### Some records
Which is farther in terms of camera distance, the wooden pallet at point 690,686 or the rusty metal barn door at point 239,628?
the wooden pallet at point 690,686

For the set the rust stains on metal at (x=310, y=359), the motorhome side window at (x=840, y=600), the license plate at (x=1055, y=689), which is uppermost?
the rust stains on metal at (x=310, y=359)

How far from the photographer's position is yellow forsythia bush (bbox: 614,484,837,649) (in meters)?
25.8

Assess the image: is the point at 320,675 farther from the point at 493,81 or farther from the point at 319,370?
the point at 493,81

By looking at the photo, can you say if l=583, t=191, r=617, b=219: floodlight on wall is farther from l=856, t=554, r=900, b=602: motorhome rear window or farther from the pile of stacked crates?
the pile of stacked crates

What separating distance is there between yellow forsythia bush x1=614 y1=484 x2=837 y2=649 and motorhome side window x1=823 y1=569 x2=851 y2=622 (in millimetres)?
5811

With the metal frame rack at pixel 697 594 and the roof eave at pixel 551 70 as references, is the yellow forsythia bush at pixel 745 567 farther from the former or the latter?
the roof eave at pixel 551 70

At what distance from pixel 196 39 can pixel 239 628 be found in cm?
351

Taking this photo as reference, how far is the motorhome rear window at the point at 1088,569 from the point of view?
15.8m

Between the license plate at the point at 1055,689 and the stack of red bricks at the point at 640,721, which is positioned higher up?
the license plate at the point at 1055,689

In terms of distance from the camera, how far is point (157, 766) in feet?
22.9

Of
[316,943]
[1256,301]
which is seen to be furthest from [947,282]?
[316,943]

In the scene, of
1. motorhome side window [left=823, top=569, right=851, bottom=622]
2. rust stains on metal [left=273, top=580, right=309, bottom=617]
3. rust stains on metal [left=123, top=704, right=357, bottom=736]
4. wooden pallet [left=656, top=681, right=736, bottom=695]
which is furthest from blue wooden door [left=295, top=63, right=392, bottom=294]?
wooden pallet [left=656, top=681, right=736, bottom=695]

### What to do
Copy out the records above again, changing every "yellow forsythia bush" to "flowering shrub" and keeping everything else the same.

### Exercise output
Which is farther in terms of camera distance, the wooden pallet at point 690,686 or the rusty metal barn door at point 239,628?
the wooden pallet at point 690,686

For the set the rust stains on metal at (x=310, y=359), the motorhome side window at (x=840, y=600), the license plate at (x=1055, y=689), which is uppermost?
the rust stains on metal at (x=310, y=359)

How far from the photographer's position is flowering shrub (bbox: 614,484,837,649) (in meters)?
25.8

Assess the image: is the point at 320,675 farther from the point at 493,81 or farther from the point at 319,370?
the point at 493,81

By looking at the photo, can you say if l=583, t=191, r=617, b=219: floodlight on wall is farther from l=856, t=554, r=900, b=602: motorhome rear window or farther from the pile of stacked crates?
the pile of stacked crates

What separating distance is there between flowering shrub x1=614 y1=484 x2=837 y2=649 and motorhome side window x1=823 y1=569 x2=851 y2=622 (in millimetres)?
5811

With the metal frame rack at pixel 697 594 and the roof eave at pixel 551 70 as references, is the flowering shrub at pixel 745 567 farther from the former or the latter?
the roof eave at pixel 551 70

At what distance from pixel 196 39 can pixel 239 628 be found in cm?
351

Taking this photo as reference, how far is the motorhome rear window at the point at 1088,569 from the point of view?
15.8m

Between the license plate at the point at 1055,689 and the stack of red bricks at the point at 640,721, which is positioned higher up?
the license plate at the point at 1055,689

In terms of distance from the camera, how far is point (157, 766) in feet?
22.9

Of
[316,943]
[1256,301]
which is seen to be furthest from [947,282]?
[316,943]

In the scene, of
1. motorhome side window [left=823, top=569, right=851, bottom=622]
2. rust stains on metal [left=273, top=580, right=309, bottom=617]
3. rust stains on metal [left=123, top=704, right=357, bottom=736]
4. wooden pallet [left=656, top=681, right=736, bottom=695]
which is furthest from blue wooden door [left=295, top=63, right=392, bottom=294]?
wooden pallet [left=656, top=681, right=736, bottom=695]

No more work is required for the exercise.